The resulting plasmid (pKX23) was verified by nucleotide sequencing and used as the template plasmid to make the linear recombineering substrate (Fig. 3b). The find protocol linear DNA was used to recombineer in RSW358 strains with pJAK12, pJAK14, or pJAK16. Selection of the recombinants was for Gmr. Transformants numbered > 4000 mL−1 for each,
and as expected, all were white on X-Gal-IPTG medium. Recombinants of pJAK12, pJAK14, and pJAK16 [pKX32 (Spr Gmr), pKX34 (Kmr Gmr), and pKX36 (Cmr Gmr), respectively] were verified by nucleotide sequencing. The aacC1-encoding SalI fragment was removed from each plasmid by digestion with SalI, religation, and transformation. Spr, Kmr, or Cmr transformants were selected, as appropriate for selleck screening library pJAK12, pJAK14, and pJAK16, respectively. As expected, Spr/Kmr/Cmr Gms transformants were blue on X-Gal-IPTG medium. Nucleotide sequencing confirmed the structures. The recombinants were named pJAK12 Blue, pJAK14 Blue, and pJAK16 Blue (Fig. 2b).

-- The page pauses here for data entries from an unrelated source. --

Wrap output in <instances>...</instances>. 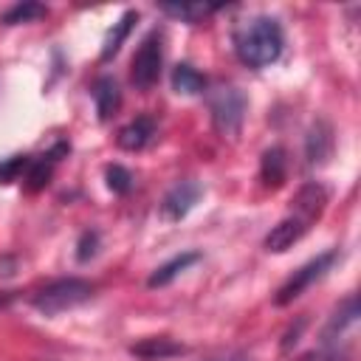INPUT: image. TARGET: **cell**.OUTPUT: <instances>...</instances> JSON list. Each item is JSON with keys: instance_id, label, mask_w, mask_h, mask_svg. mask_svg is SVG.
Wrapping results in <instances>:
<instances>
[{"instance_id": "cell-18", "label": "cell", "mask_w": 361, "mask_h": 361, "mask_svg": "<svg viewBox=\"0 0 361 361\" xmlns=\"http://www.w3.org/2000/svg\"><path fill=\"white\" fill-rule=\"evenodd\" d=\"M48 14V8L42 6V3H31V0H25V3H14V6H8L6 11H3V25H23V23H34V20H39V17H45Z\"/></svg>"}, {"instance_id": "cell-6", "label": "cell", "mask_w": 361, "mask_h": 361, "mask_svg": "<svg viewBox=\"0 0 361 361\" xmlns=\"http://www.w3.org/2000/svg\"><path fill=\"white\" fill-rule=\"evenodd\" d=\"M200 195H203V186L197 180H180V183H175L164 195V200H161V217L169 220V223L183 220L195 209V203L200 200Z\"/></svg>"}, {"instance_id": "cell-8", "label": "cell", "mask_w": 361, "mask_h": 361, "mask_svg": "<svg viewBox=\"0 0 361 361\" xmlns=\"http://www.w3.org/2000/svg\"><path fill=\"white\" fill-rule=\"evenodd\" d=\"M152 135H155V121L149 116H138V118H133L130 124H124L118 130L116 144L121 149H127V152H138L152 141Z\"/></svg>"}, {"instance_id": "cell-17", "label": "cell", "mask_w": 361, "mask_h": 361, "mask_svg": "<svg viewBox=\"0 0 361 361\" xmlns=\"http://www.w3.org/2000/svg\"><path fill=\"white\" fill-rule=\"evenodd\" d=\"M220 6H209V3H164L161 11L180 20V23H200L203 17H209L212 11H217Z\"/></svg>"}, {"instance_id": "cell-5", "label": "cell", "mask_w": 361, "mask_h": 361, "mask_svg": "<svg viewBox=\"0 0 361 361\" xmlns=\"http://www.w3.org/2000/svg\"><path fill=\"white\" fill-rule=\"evenodd\" d=\"M336 251H324V254H319L316 259H310V262H305L299 271H293V276L276 290V296H274V305H290L293 299H299L313 282H319L330 268H333V262H336Z\"/></svg>"}, {"instance_id": "cell-3", "label": "cell", "mask_w": 361, "mask_h": 361, "mask_svg": "<svg viewBox=\"0 0 361 361\" xmlns=\"http://www.w3.org/2000/svg\"><path fill=\"white\" fill-rule=\"evenodd\" d=\"M209 110H212L214 130L223 138H237L245 118V96L231 85H220L209 99Z\"/></svg>"}, {"instance_id": "cell-11", "label": "cell", "mask_w": 361, "mask_h": 361, "mask_svg": "<svg viewBox=\"0 0 361 361\" xmlns=\"http://www.w3.org/2000/svg\"><path fill=\"white\" fill-rule=\"evenodd\" d=\"M330 149H333V130H330V124L327 121H316L313 127H310V133H307V141H305V155H307V164L313 166V164H324L327 161V155H330Z\"/></svg>"}, {"instance_id": "cell-20", "label": "cell", "mask_w": 361, "mask_h": 361, "mask_svg": "<svg viewBox=\"0 0 361 361\" xmlns=\"http://www.w3.org/2000/svg\"><path fill=\"white\" fill-rule=\"evenodd\" d=\"M104 178H107V189L116 192V195H127V192L133 189V175H130V169H124L121 164L107 166Z\"/></svg>"}, {"instance_id": "cell-14", "label": "cell", "mask_w": 361, "mask_h": 361, "mask_svg": "<svg viewBox=\"0 0 361 361\" xmlns=\"http://www.w3.org/2000/svg\"><path fill=\"white\" fill-rule=\"evenodd\" d=\"M285 169H288V158H285V149L282 147H271L262 152V164H259V178L268 189H276L282 186L285 180Z\"/></svg>"}, {"instance_id": "cell-2", "label": "cell", "mask_w": 361, "mask_h": 361, "mask_svg": "<svg viewBox=\"0 0 361 361\" xmlns=\"http://www.w3.org/2000/svg\"><path fill=\"white\" fill-rule=\"evenodd\" d=\"M93 285L87 279H79V276H68V279H56L51 285H45L37 296H34V307L42 313V316H59L82 302H87L93 296Z\"/></svg>"}, {"instance_id": "cell-19", "label": "cell", "mask_w": 361, "mask_h": 361, "mask_svg": "<svg viewBox=\"0 0 361 361\" xmlns=\"http://www.w3.org/2000/svg\"><path fill=\"white\" fill-rule=\"evenodd\" d=\"M355 319H358V302H355V296H347V299L341 302V307L336 310V316L330 319V324L324 327V341L338 338V333H341L344 327H353Z\"/></svg>"}, {"instance_id": "cell-13", "label": "cell", "mask_w": 361, "mask_h": 361, "mask_svg": "<svg viewBox=\"0 0 361 361\" xmlns=\"http://www.w3.org/2000/svg\"><path fill=\"white\" fill-rule=\"evenodd\" d=\"M130 353L135 358H141V361H164V358L180 355L183 353V344H178L172 338H144V341L133 344Z\"/></svg>"}, {"instance_id": "cell-22", "label": "cell", "mask_w": 361, "mask_h": 361, "mask_svg": "<svg viewBox=\"0 0 361 361\" xmlns=\"http://www.w3.org/2000/svg\"><path fill=\"white\" fill-rule=\"evenodd\" d=\"M79 251H76V259L79 262H87L93 254H96V248H99V234L96 231H85L82 237H79V245H76Z\"/></svg>"}, {"instance_id": "cell-15", "label": "cell", "mask_w": 361, "mask_h": 361, "mask_svg": "<svg viewBox=\"0 0 361 361\" xmlns=\"http://www.w3.org/2000/svg\"><path fill=\"white\" fill-rule=\"evenodd\" d=\"M203 87H206V76L200 71H195L192 65L180 62V65L172 68V90L175 93H180V96H197V93H203Z\"/></svg>"}, {"instance_id": "cell-10", "label": "cell", "mask_w": 361, "mask_h": 361, "mask_svg": "<svg viewBox=\"0 0 361 361\" xmlns=\"http://www.w3.org/2000/svg\"><path fill=\"white\" fill-rule=\"evenodd\" d=\"M93 104H96V113H99L102 121L116 116V110L121 107V90H118L113 76L96 79V85H93Z\"/></svg>"}, {"instance_id": "cell-1", "label": "cell", "mask_w": 361, "mask_h": 361, "mask_svg": "<svg viewBox=\"0 0 361 361\" xmlns=\"http://www.w3.org/2000/svg\"><path fill=\"white\" fill-rule=\"evenodd\" d=\"M285 34L274 17H254L234 31V51L248 68H268L282 56Z\"/></svg>"}, {"instance_id": "cell-9", "label": "cell", "mask_w": 361, "mask_h": 361, "mask_svg": "<svg viewBox=\"0 0 361 361\" xmlns=\"http://www.w3.org/2000/svg\"><path fill=\"white\" fill-rule=\"evenodd\" d=\"M324 206H327V192H324V186L316 183V180L305 183V186L296 192V197H293L296 214H299L302 220H307V223H313V220L324 212Z\"/></svg>"}, {"instance_id": "cell-23", "label": "cell", "mask_w": 361, "mask_h": 361, "mask_svg": "<svg viewBox=\"0 0 361 361\" xmlns=\"http://www.w3.org/2000/svg\"><path fill=\"white\" fill-rule=\"evenodd\" d=\"M203 361H254L248 353H243V350H228V353H217V355H209V358H203Z\"/></svg>"}, {"instance_id": "cell-7", "label": "cell", "mask_w": 361, "mask_h": 361, "mask_svg": "<svg viewBox=\"0 0 361 361\" xmlns=\"http://www.w3.org/2000/svg\"><path fill=\"white\" fill-rule=\"evenodd\" d=\"M307 228H310L307 220H302L299 214H288V217H282V220L265 234V248L274 251V254H282V251L293 248V245L307 234Z\"/></svg>"}, {"instance_id": "cell-21", "label": "cell", "mask_w": 361, "mask_h": 361, "mask_svg": "<svg viewBox=\"0 0 361 361\" xmlns=\"http://www.w3.org/2000/svg\"><path fill=\"white\" fill-rule=\"evenodd\" d=\"M28 164H31L28 155H14V158L0 161V183H11V180L23 178V172L28 169Z\"/></svg>"}, {"instance_id": "cell-4", "label": "cell", "mask_w": 361, "mask_h": 361, "mask_svg": "<svg viewBox=\"0 0 361 361\" xmlns=\"http://www.w3.org/2000/svg\"><path fill=\"white\" fill-rule=\"evenodd\" d=\"M161 65H164V48H161V34L152 31L141 39L135 56H133V65H130V82L138 87V90H149L158 76H161Z\"/></svg>"}, {"instance_id": "cell-16", "label": "cell", "mask_w": 361, "mask_h": 361, "mask_svg": "<svg viewBox=\"0 0 361 361\" xmlns=\"http://www.w3.org/2000/svg\"><path fill=\"white\" fill-rule=\"evenodd\" d=\"M135 20H138V14H135V11H124V14H121V20H118V23H113V28L107 31L104 45H102V59H104V62H107L110 56H116V54H118V48H121V45H124V39L130 37V31H133Z\"/></svg>"}, {"instance_id": "cell-12", "label": "cell", "mask_w": 361, "mask_h": 361, "mask_svg": "<svg viewBox=\"0 0 361 361\" xmlns=\"http://www.w3.org/2000/svg\"><path fill=\"white\" fill-rule=\"evenodd\" d=\"M200 259V254L197 251H183V254H178V257H172V259H166L164 265H158L152 274H149V279H147V285L149 288H164V285H169L172 279H178L189 265H195Z\"/></svg>"}]
</instances>
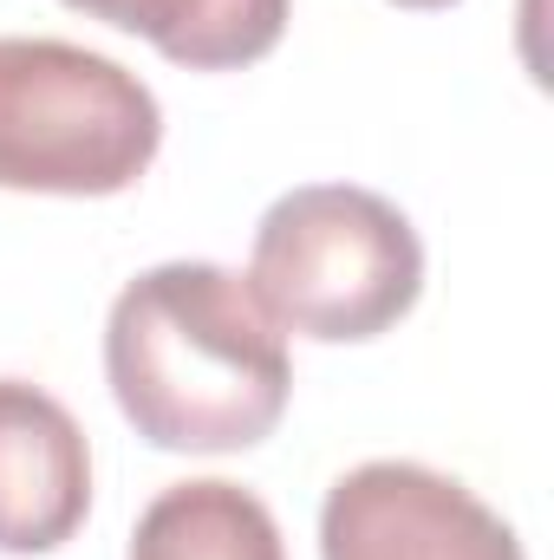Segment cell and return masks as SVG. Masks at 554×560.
I'll return each mask as SVG.
<instances>
[{
    "label": "cell",
    "instance_id": "obj_1",
    "mask_svg": "<svg viewBox=\"0 0 554 560\" xmlns=\"http://www.w3.org/2000/svg\"><path fill=\"white\" fill-rule=\"evenodd\" d=\"M105 378L125 423L176 456L255 450L293 398L287 332L216 261H157L112 300Z\"/></svg>",
    "mask_w": 554,
    "mask_h": 560
},
{
    "label": "cell",
    "instance_id": "obj_2",
    "mask_svg": "<svg viewBox=\"0 0 554 560\" xmlns=\"http://www.w3.org/2000/svg\"><path fill=\"white\" fill-rule=\"evenodd\" d=\"M249 293L280 332L366 346L417 306L424 242L392 196L359 183H307L275 196L255 222Z\"/></svg>",
    "mask_w": 554,
    "mask_h": 560
},
{
    "label": "cell",
    "instance_id": "obj_3",
    "mask_svg": "<svg viewBox=\"0 0 554 560\" xmlns=\"http://www.w3.org/2000/svg\"><path fill=\"white\" fill-rule=\"evenodd\" d=\"M163 150V105L138 72L72 39H0V189L125 196Z\"/></svg>",
    "mask_w": 554,
    "mask_h": 560
},
{
    "label": "cell",
    "instance_id": "obj_4",
    "mask_svg": "<svg viewBox=\"0 0 554 560\" xmlns=\"http://www.w3.org/2000/svg\"><path fill=\"white\" fill-rule=\"evenodd\" d=\"M320 560H529L516 528L457 476L379 456L320 502Z\"/></svg>",
    "mask_w": 554,
    "mask_h": 560
},
{
    "label": "cell",
    "instance_id": "obj_5",
    "mask_svg": "<svg viewBox=\"0 0 554 560\" xmlns=\"http://www.w3.org/2000/svg\"><path fill=\"white\" fill-rule=\"evenodd\" d=\"M92 515V450L79 418L26 385L0 378V555H53Z\"/></svg>",
    "mask_w": 554,
    "mask_h": 560
},
{
    "label": "cell",
    "instance_id": "obj_6",
    "mask_svg": "<svg viewBox=\"0 0 554 560\" xmlns=\"http://www.w3.org/2000/svg\"><path fill=\"white\" fill-rule=\"evenodd\" d=\"M85 20L150 39L183 72H242L287 33V0H66Z\"/></svg>",
    "mask_w": 554,
    "mask_h": 560
},
{
    "label": "cell",
    "instance_id": "obj_7",
    "mask_svg": "<svg viewBox=\"0 0 554 560\" xmlns=\"http://www.w3.org/2000/svg\"><path fill=\"white\" fill-rule=\"evenodd\" d=\"M131 560H287L280 522L242 482H170L131 528Z\"/></svg>",
    "mask_w": 554,
    "mask_h": 560
},
{
    "label": "cell",
    "instance_id": "obj_8",
    "mask_svg": "<svg viewBox=\"0 0 554 560\" xmlns=\"http://www.w3.org/2000/svg\"><path fill=\"white\" fill-rule=\"evenodd\" d=\"M392 7H412V13H437V7H457V0H392Z\"/></svg>",
    "mask_w": 554,
    "mask_h": 560
}]
</instances>
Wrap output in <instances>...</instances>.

We also used the method to construct an oriTIncP-Gmr cassette and to provide the recombineering substrate for targeting it to the cat gene of pSIM9 (Fig. 2c). The template plasmid was constructed from pCR2.1 TOPO using HindIII, BamHI, NotI, XhoI, and XbaI (Fig. 3c). The oriT-encoding PCR product, made from pAA56 with flanking BamHI and NotI recognition sites (Table 2c), was inserted at the TA-cloning site, oriented by PCR with the appropriate primers, and verified by nucleotide sequencing to give pKR1. The aacC1 gene was cloned into NotI- and
XhoI-cleaved pKR1 to give the oriT-Gmr plasmid pKR2. HRI (260 bp) was cloned into HindIII- and BamHI-cleaved pKR2 to give pKR6, and HRII (275 bp) was ligated to XhoI- and XbaI-cleaved pKR6 to give pKR7. The MCS region of pKR7, which should have the elements for the recombineering substrate, was verified by nucleotide sequencing. Plasmid pKR7 was then used to make the recombineering substrate by PCR using primers GNE-0877 P1 and P8 (Table 2c). Gmr selection led to > 4000 colonies mL−1. One typical Gmr Cms oriTIncP pSIM9 derivative (pKR8) was shown by nucleotide sequencing to have the expected structure. In summary, we developed a method for making recombineering substrates with PCR primers that can be ≤ 35 nucleotides long (the ‘short-primer’ method). The method uses restriction endonuclease–based molecular cloning techniques to link GEs and regions of homology to make a recombineering substrate. A downside of the short-primer method is that it takes somewhat longer than the long-primer method to obtain the desired recombinant (about twice as long if the substrate is made from three cloned segments). The HRs of the short-primer method are easily changed to target the GEs to a different site. In addition, cloning of the segments requires that the PCR primers work to give the desired fragment, and each intermediate plasmid can be verified.